In the first part of the workshop, the focus lied on connecting with oneself and one’s body, to try out what feels good for oneself and to leave every image of how one should move, or should be, aside. Before participants were coming into physical contact with each other, it was practiced how to communicate a ‘no’ when someone does not feel like dancing together or moving at all. Since in society a ‘no’ often does not count or has to be explained or excused, it sometimes is difficult to go through with one’s refusal. This exercise of refusal/consent therefore represented a valuable complementation to the workshop experience for the whole group.
In the second part of the workshop, inspired by “Parcon”, participants moved outside of the dance room and into public space. It was aimed at exploring how being surrounded by other people shapes one’s movement and comfort, how one can connect to the environment in alternative, non-normative ways. It was reflected upon how certain movements have become habits even though they might not feel comfortable or have not been consciously chosen by oneself. It was strived to find movements and locations in space that speak to oneself and to detect what feels good or not, where and why.

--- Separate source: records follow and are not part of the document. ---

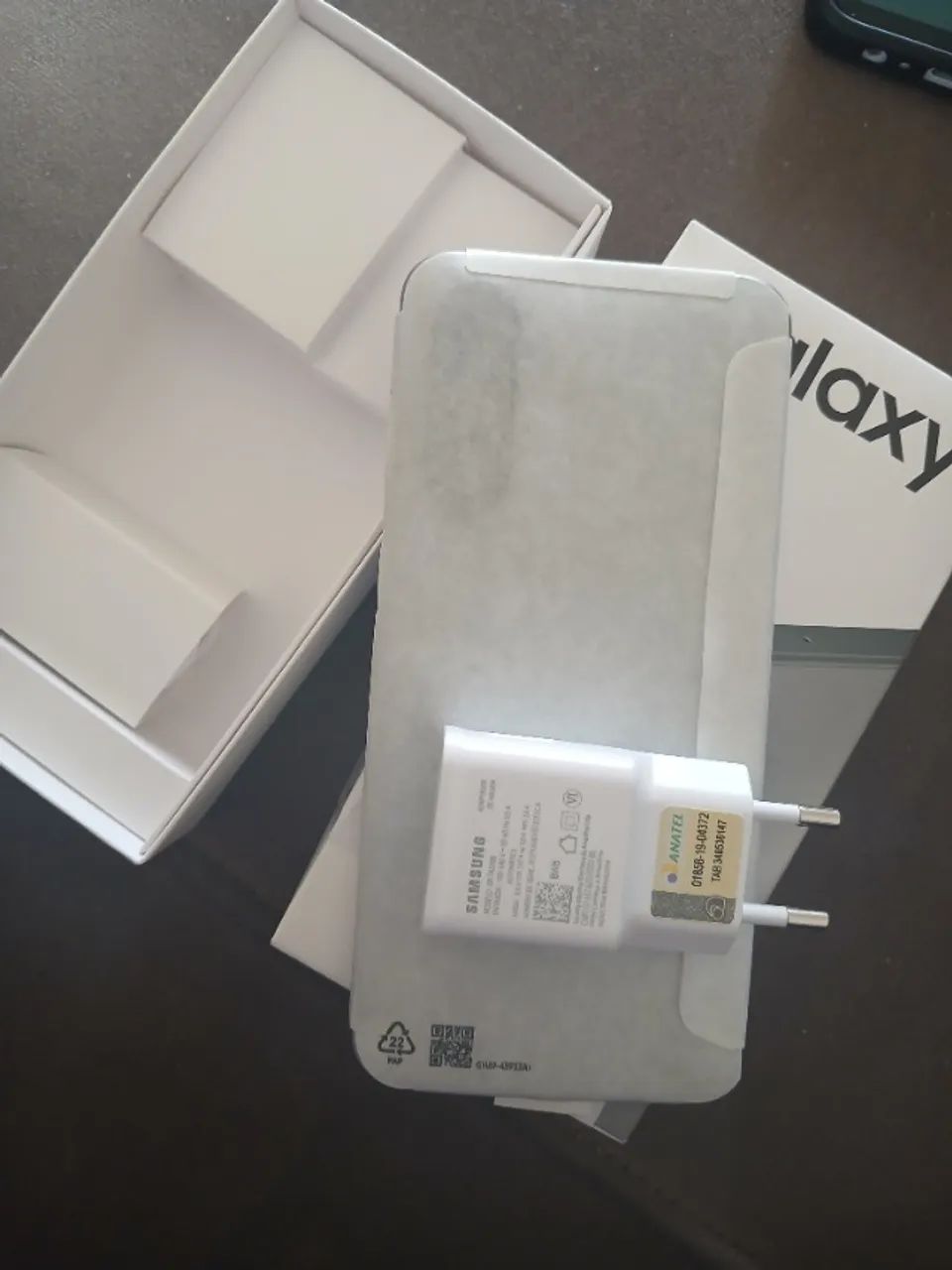 Celular Samsung novo sem uso. Só foi aberto a caixa.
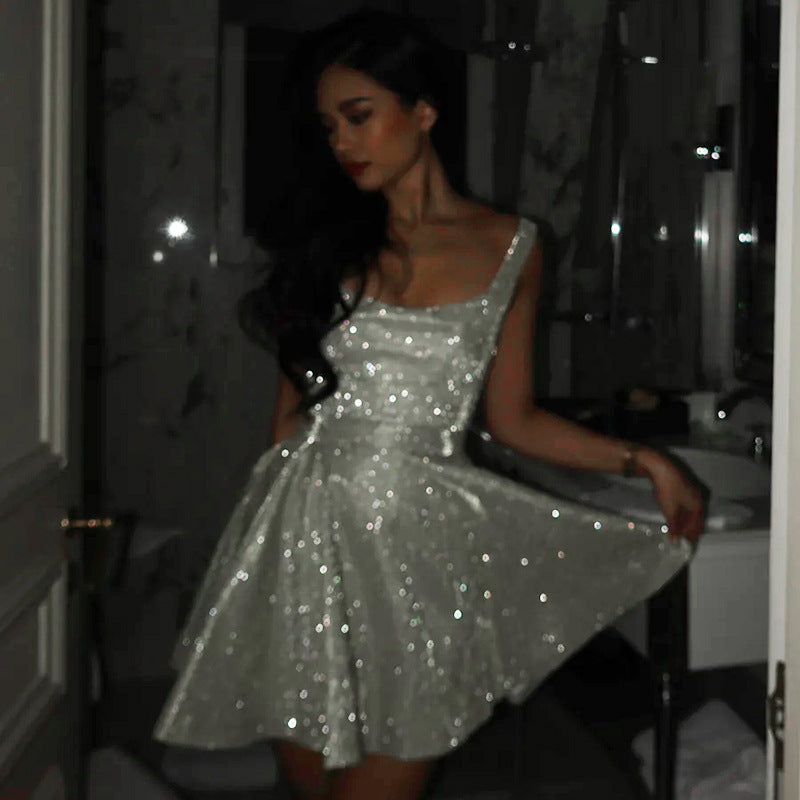 Silver Open Back Square Collar Summer Dress With High Waist Silhouette And Short Skirt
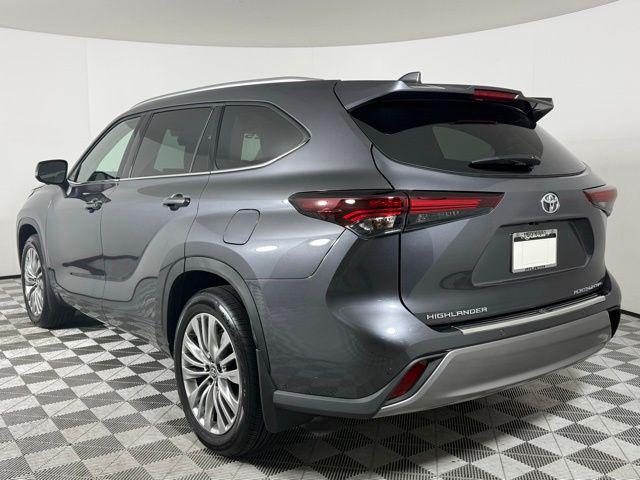 used 2025 Toyota Highlander car, priced at $53,990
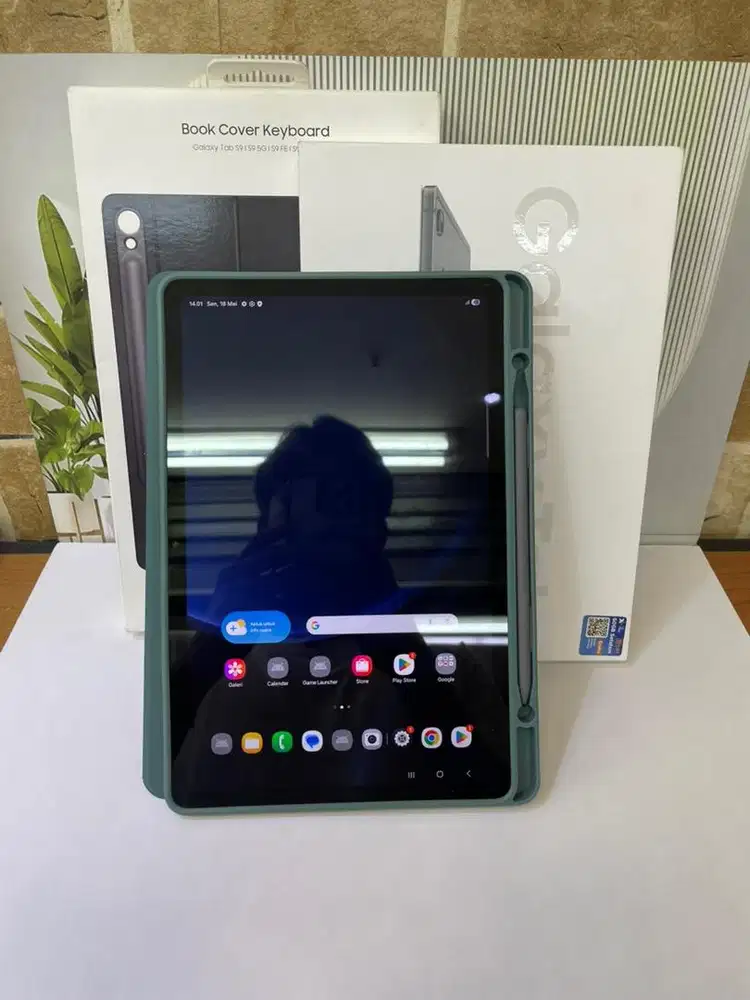 Samsung galaxy tab S9 FE 5G 6/128 fullset keyboard
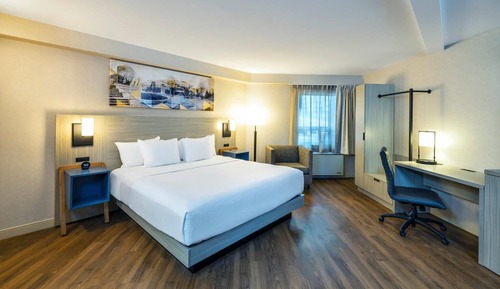 Room, 1 King Bed with Sofa bed, Non Smoking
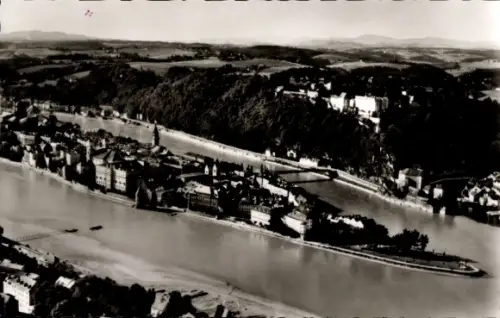 Ak Passau in Niederbayern, Dreiflüßeck,  Stadtansicht, Flusslandschaft, alte Architektur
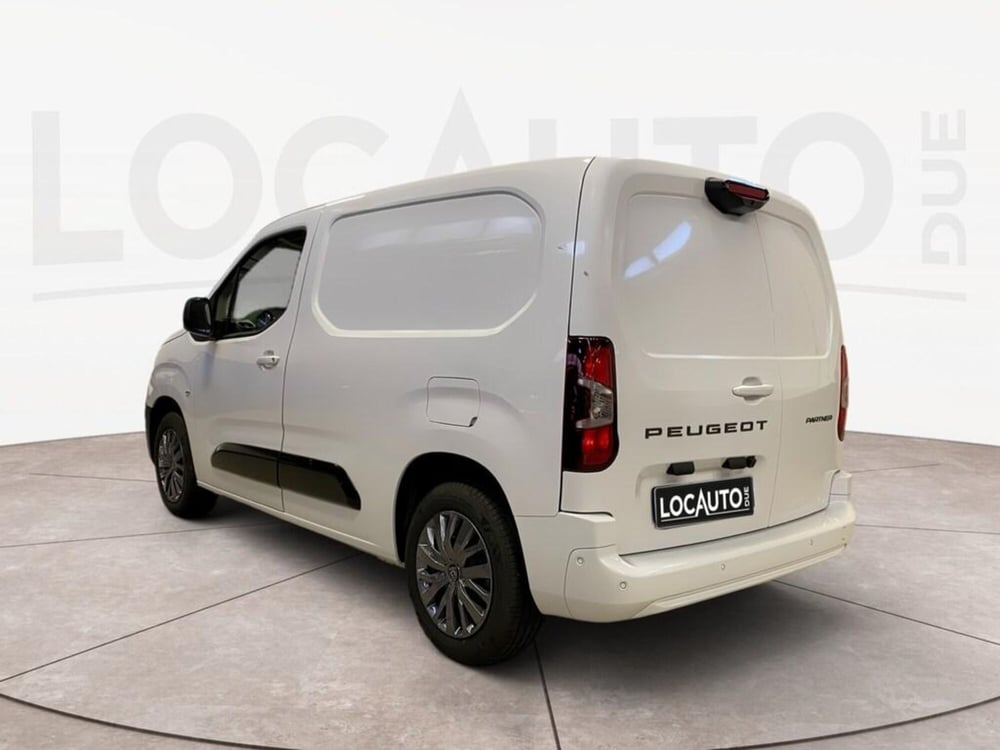 Peugeot Partner Furgone nuova a Torino (5)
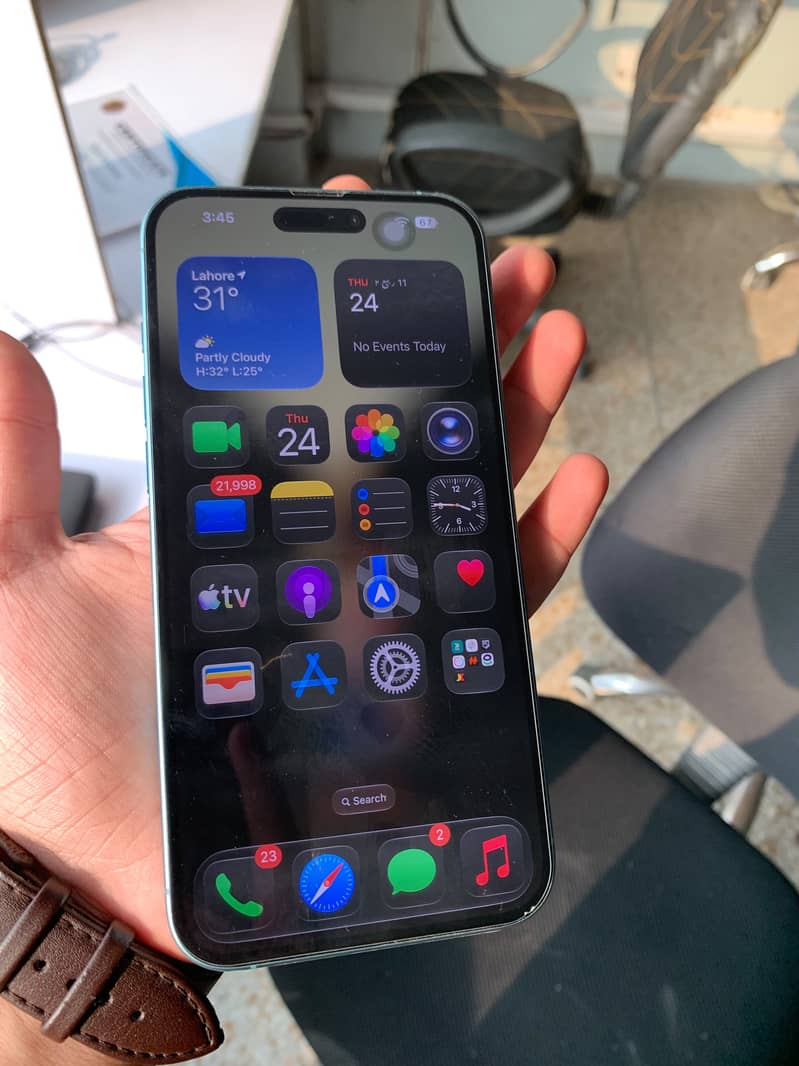 Apple iPhone 16 Plus 3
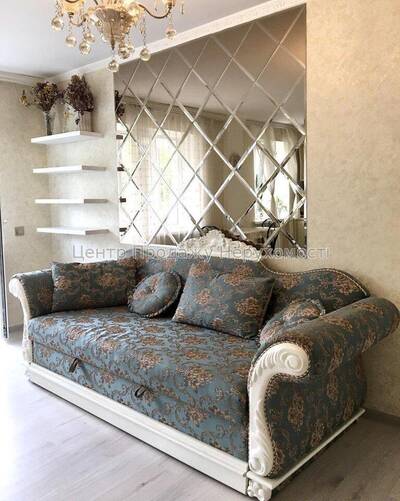 Продаж 2-кімн. кв., 5/5 пов., 45 м² у Києві. Відмінне розташування та стан!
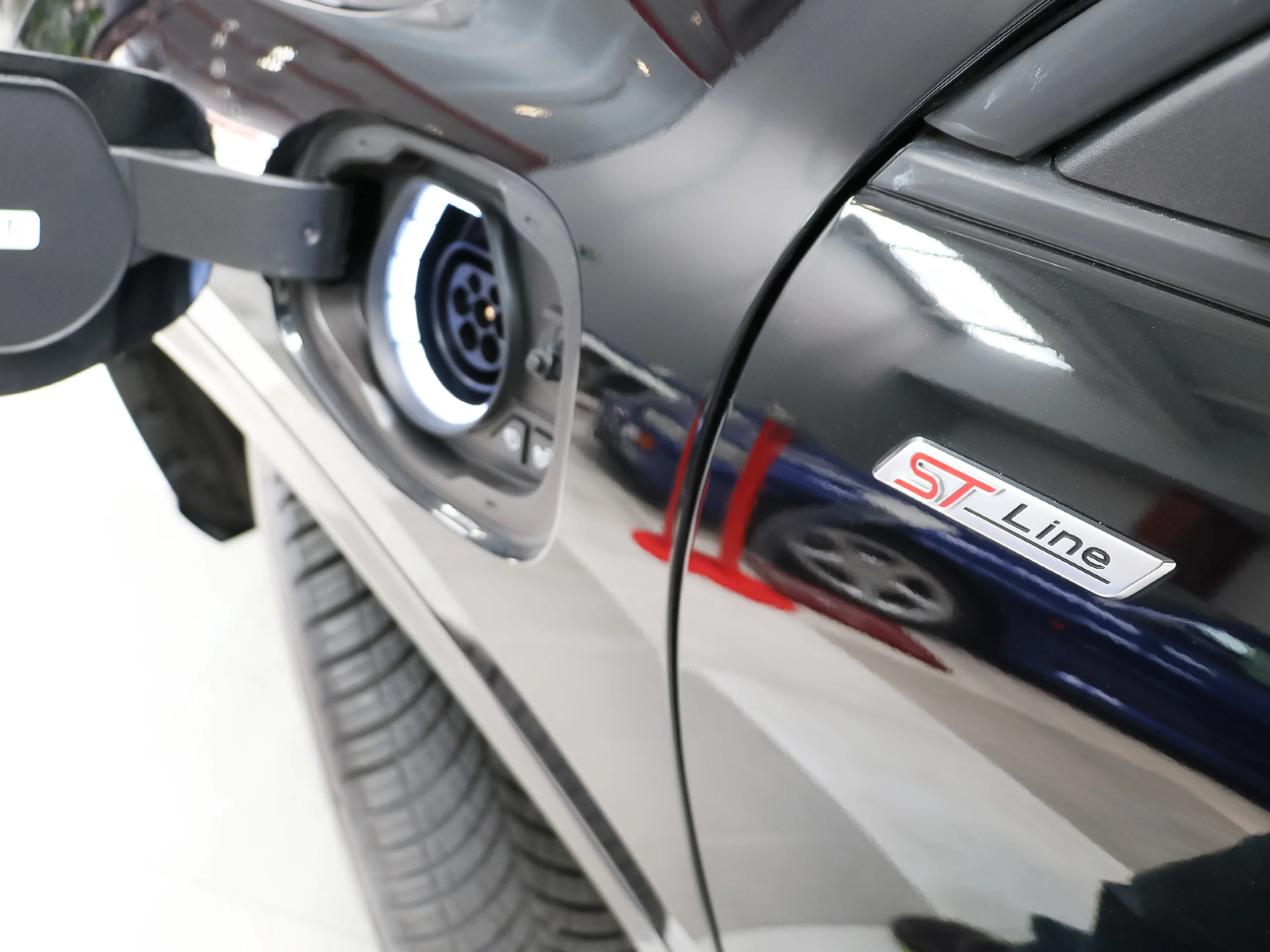 Ford Kuga 2.5 Duratec PHEV ST-Line X Auto 178 kW (243 CV) - Foto 43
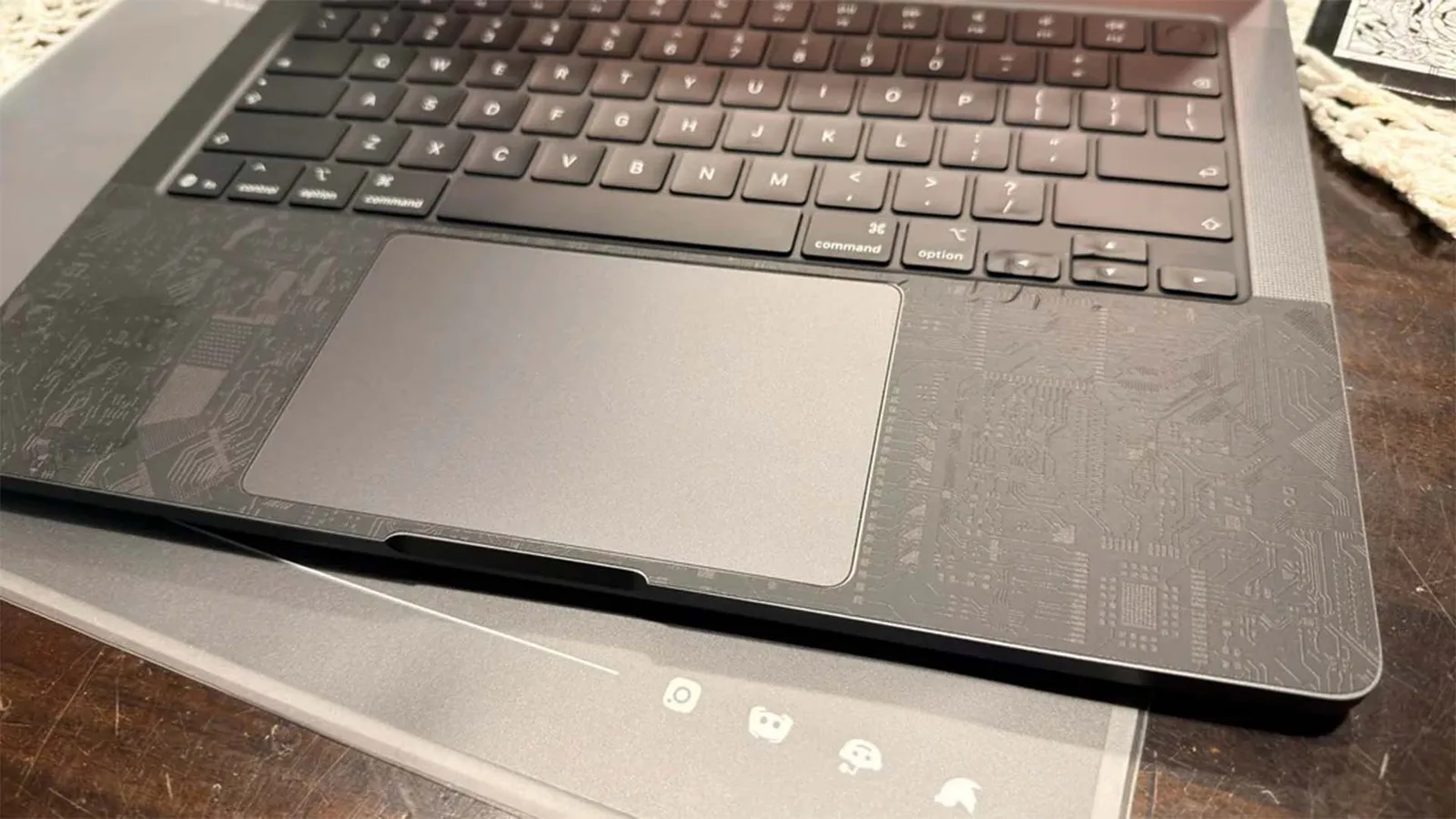 MacBook Pro-Tastatur schmilzt bei Aufkleber-Applikation: Besitzer lernt auf harte Weise, dass nicht alle Bauteile panzerfest sind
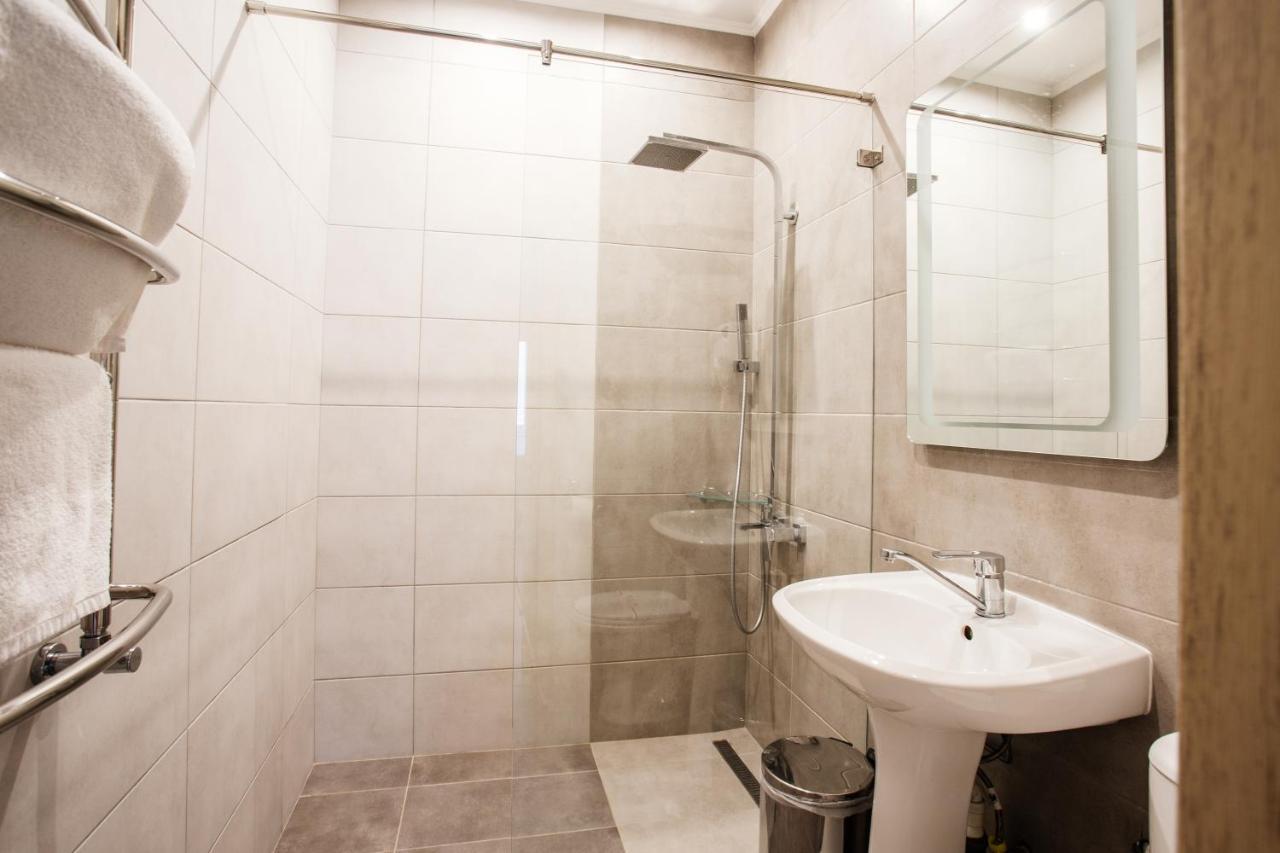 Discovery Hotel Лвив Екстериор снимка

What accompanied many of the participants during the workshop was the question of how efficient the socio-political shifts are that dance can bring about. To move ‘freely’ and to reflect on behavior in social spaces is a possibility that not everyone gets. The dance workshop was an attempt to open this space for everyone but in reality did not manage to do so. This was reflected in the group of participants who were all defined by certain physical functionalities, class, gender and race notions. Nevertheless, “Contact Improvisation” and “Parcon” carry high potential for widening norms of movement, creating emancipatory spaces and opening up an understanding about oneself in relation to the outside world.